----- LISTED RECORDS -----

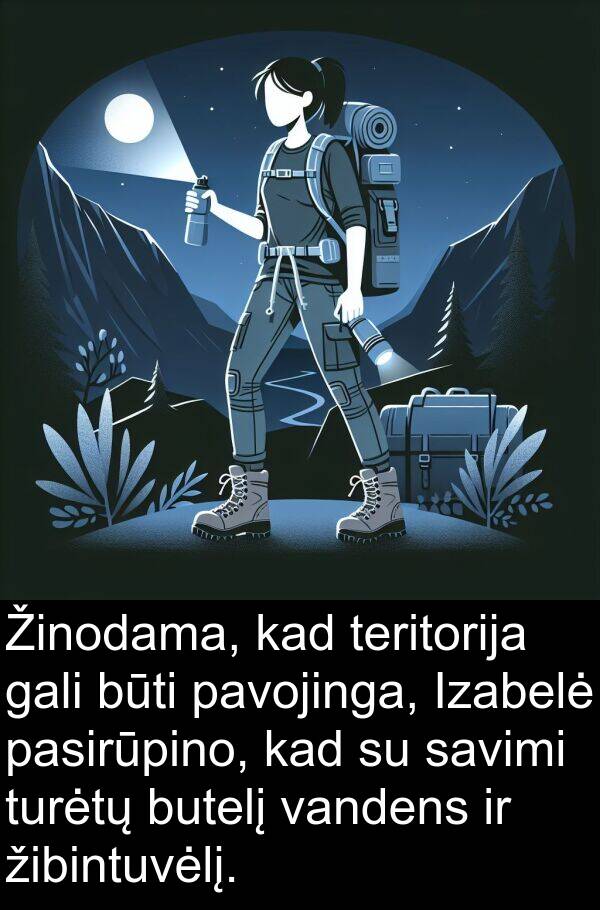žibintuvėlį: Žinodama, kad teritorija gali būti pavojinga, Izabelė pasirūpino, kad su savimi turėtų butelį vandens ir žibintuvėlį.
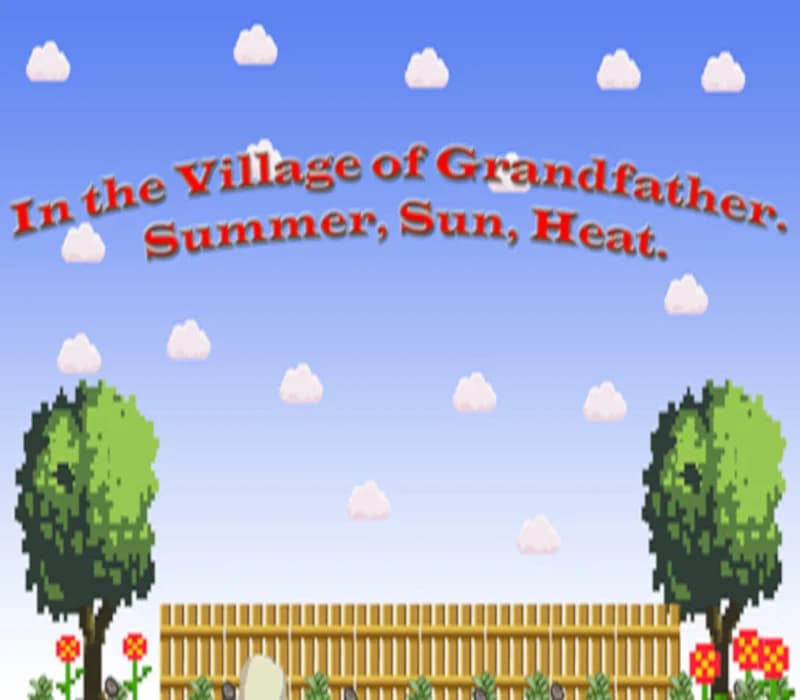 In the Village of Grandfather: Summer,Sun,Heat. Steam
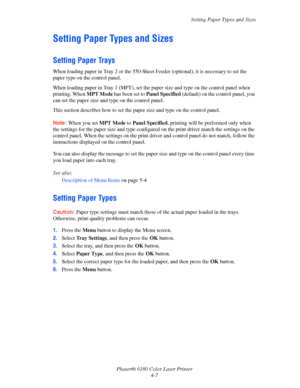 Page 50Setting Paper Types and Sizes
Phaser® 6180 Color Laser Printer
4-7
Setting Paper Types and Sizes
Setting Paper Trays
When loading paper in Tray 2 or the 550-Sheet Feeder (optional), it is necessary to set the 
paper type on the control panel. 
When loading paper in Tray 1 (MPT), set the paper size and type on the control panel when 
printing. When MPT Mode has been set to Panel Specified (default) on the control panel, you 
can set the paper size and type on the control panel.
This section describes how...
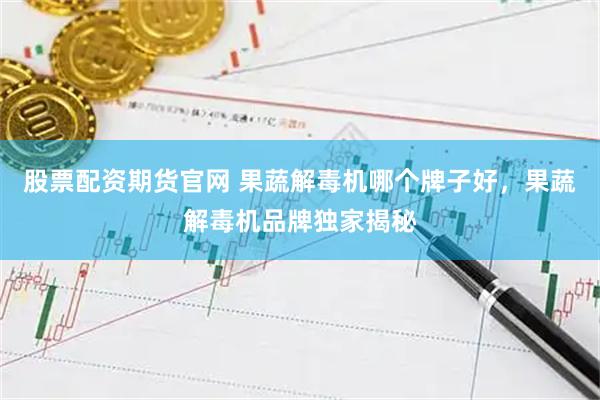 股票配资期货官网 果蔬解毒机哪个牌子好，果蔬解毒机品牌独家揭秘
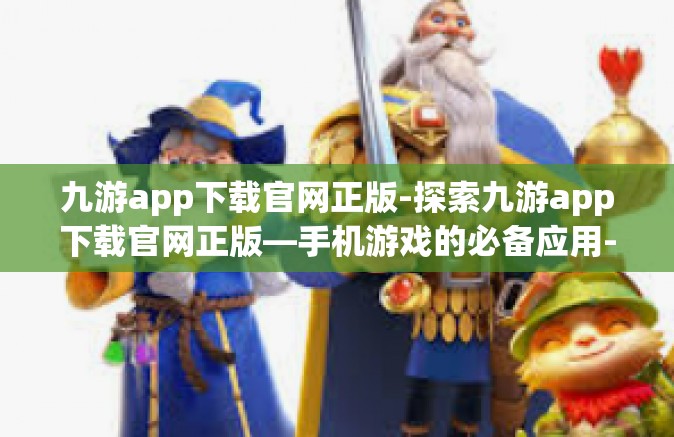 九游app下载官网正版-探索九游app下载官网正版—手机游戏的必备应用-九游app下载官网正版
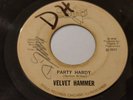 Velvet Hammer SOUL Party Hardy 45 Happy LISTEN Original SOOZI 112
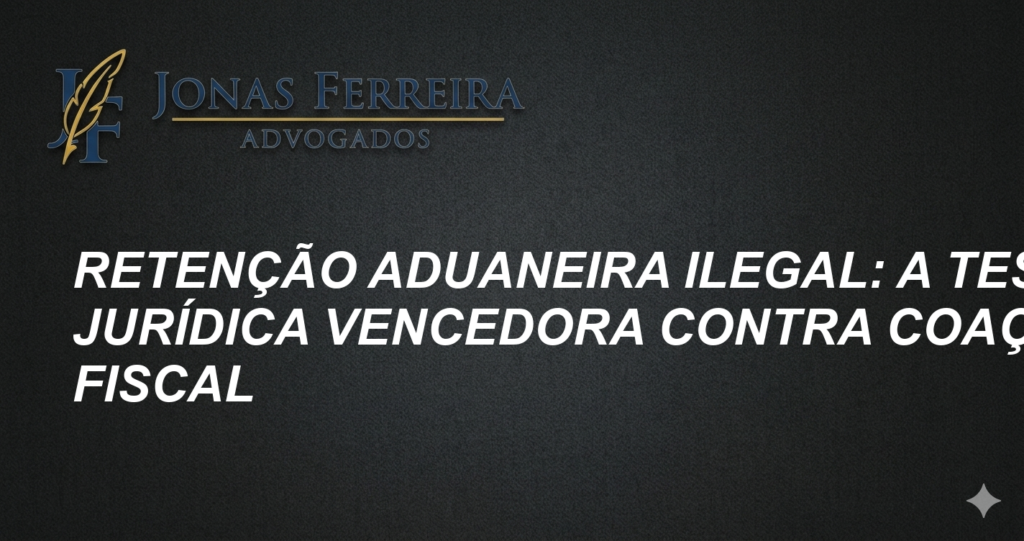 Retenção Aduaneira Ilegal: A Tese Jurídica Vencedora contra Coação Fiscal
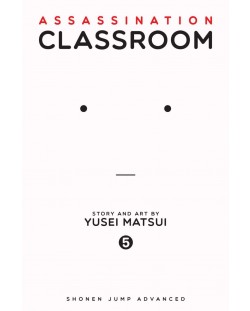 Assassination Classroom, Vol. 5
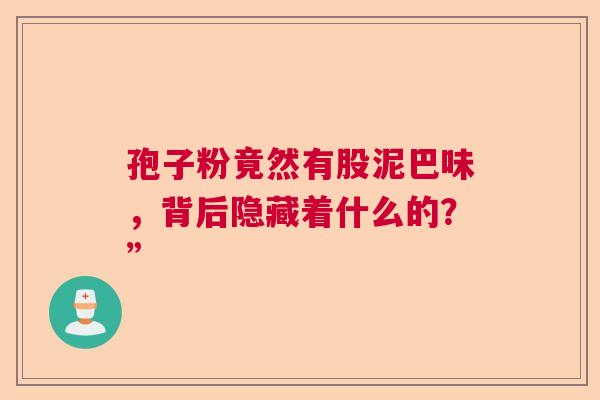 孢子粉竟然有股泥巴味，背后隐藏着什么的？”  第1张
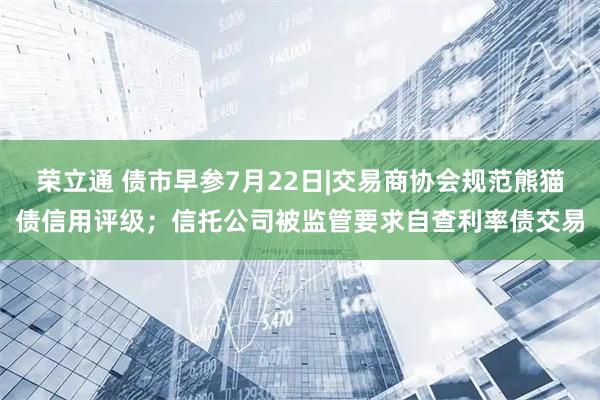 荣立通 债市早参7月22日|交易商协会规范熊猫债信用评级；信托公司被监管要求自查利率债交易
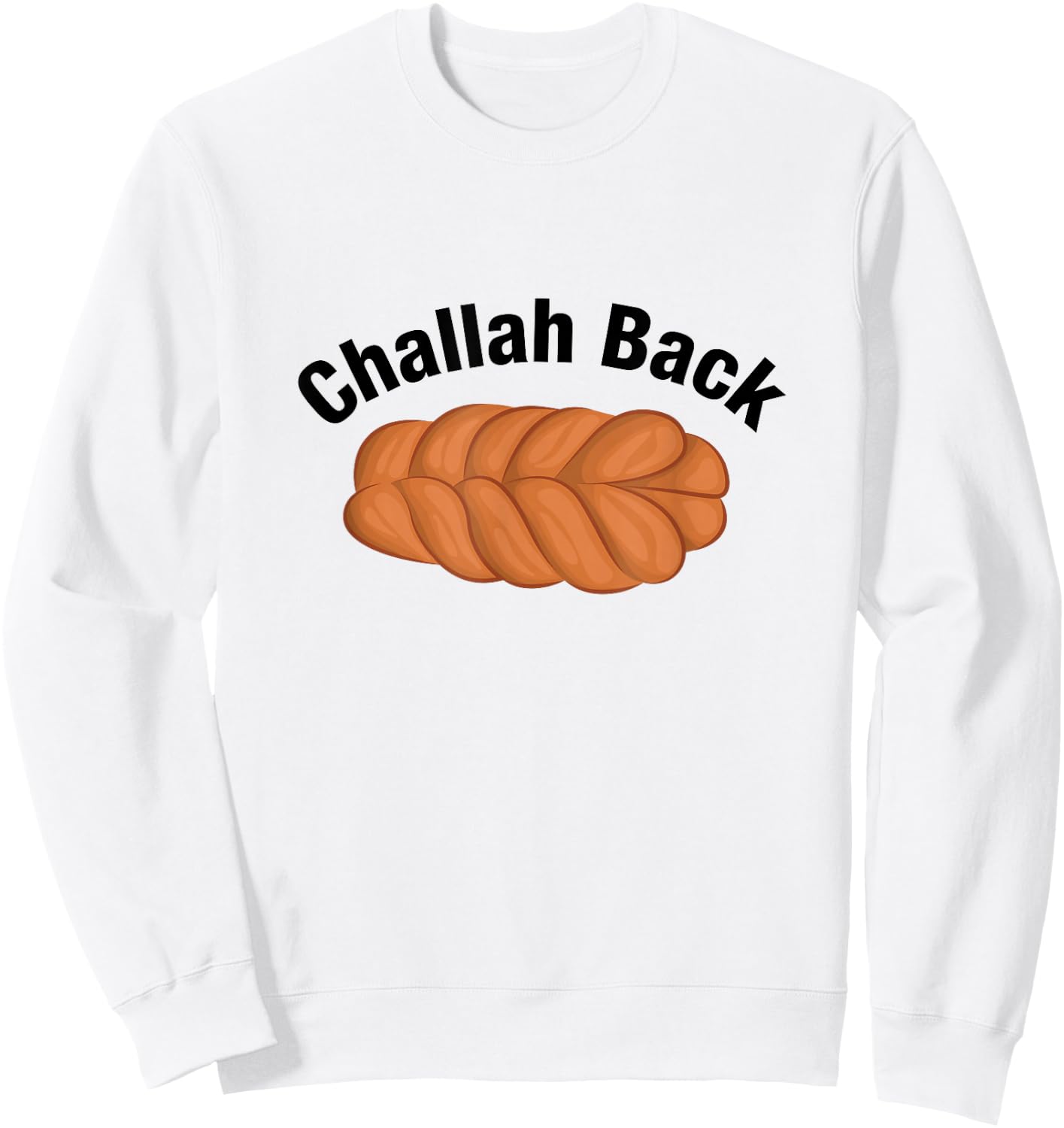 In Da Clerb We All Fam Challah Back Holla Back Funny Jewish Design Sweatshirt - Sweatshirt | White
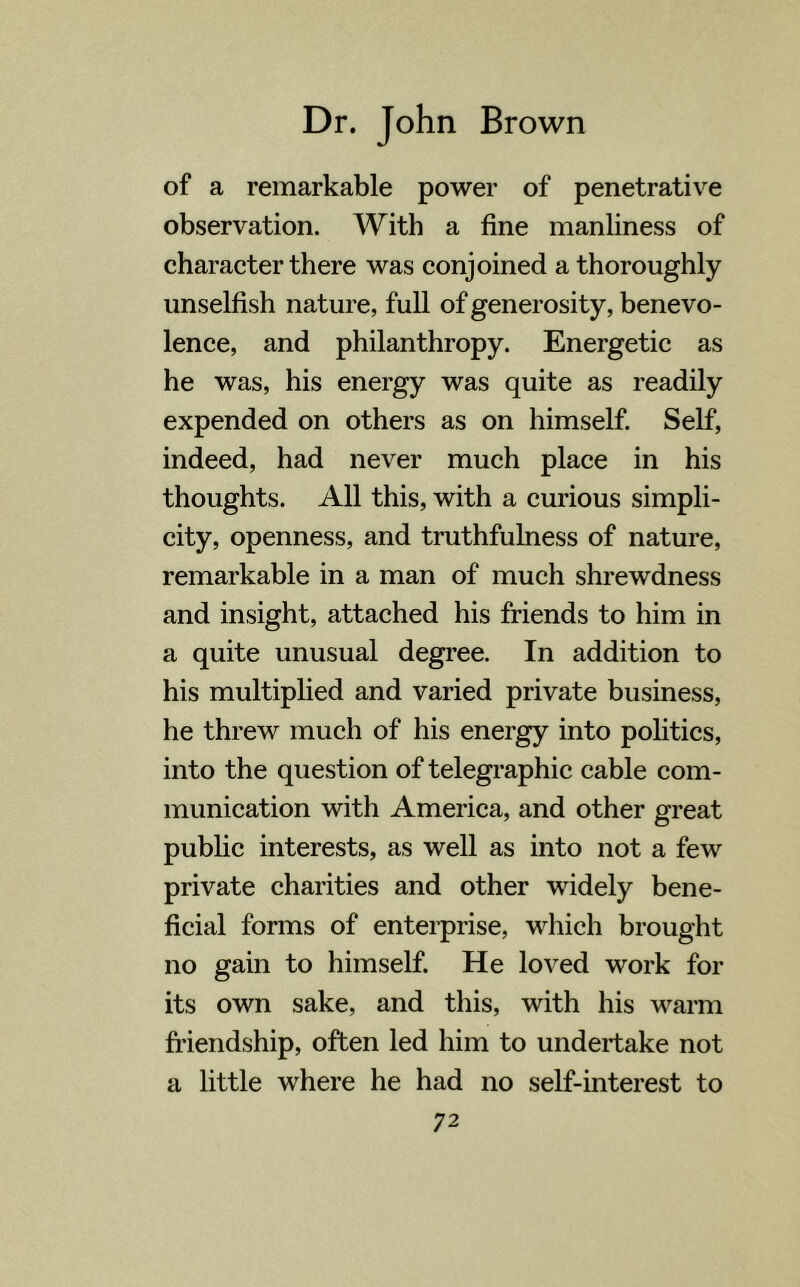 of a remarkable power of penetrative observation. With a fine manliness of character there was conjoined a thoroughly unselfish nature, full of generosity, benevo- lence, and philanthropy. Energetic as he was, his energy was quite as readily expended on others as on himself. Self, indeed, had never much place in his thoughts. All this, with a curious simpli- city, openness, and truthfulness of nature, remarkable in a man of much shrewdness and insight, attached his friends to him in a quite unusual degree. In addition to his multiplied and varied private business, he threw much of his energy into politics, into the question of telegraphic cable com- munication with America, and other great public interests, as well as into not a few private charities and other widely bene- ficial forms of enterprise, which brought no gain to himself. He loved work for its own sake, and this, with his warm friendship, often led him to undertake not a little where he had no self-interest to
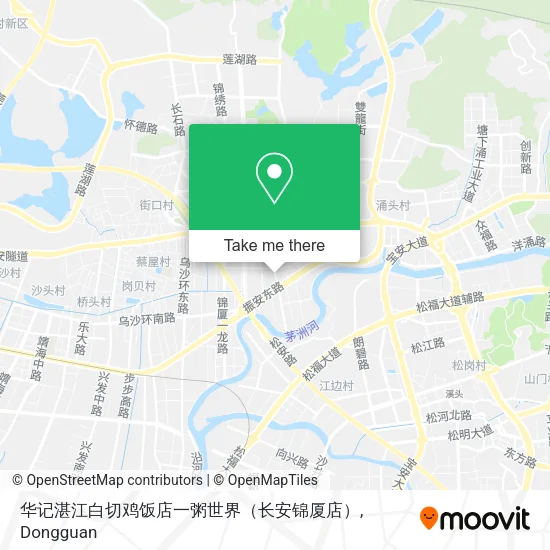华记湛江白切鸡饭店一粥世界（长安锦厦店） map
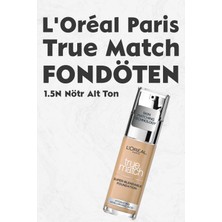 L'Oréal Paris Loreal Paris True Match Fondöten 1.5n Nötr Alt Ton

-----

Once you have identified the lines above that contain "panel", copy each of them.

paper type on the control panel. 
When loading paper in Tray 1 (MPT), set the paper size and type on the control panel when 
printing. When MPT Mode has been set to Panel Specified (default) on the control panel, you 
can set the paper size and type on the control panel.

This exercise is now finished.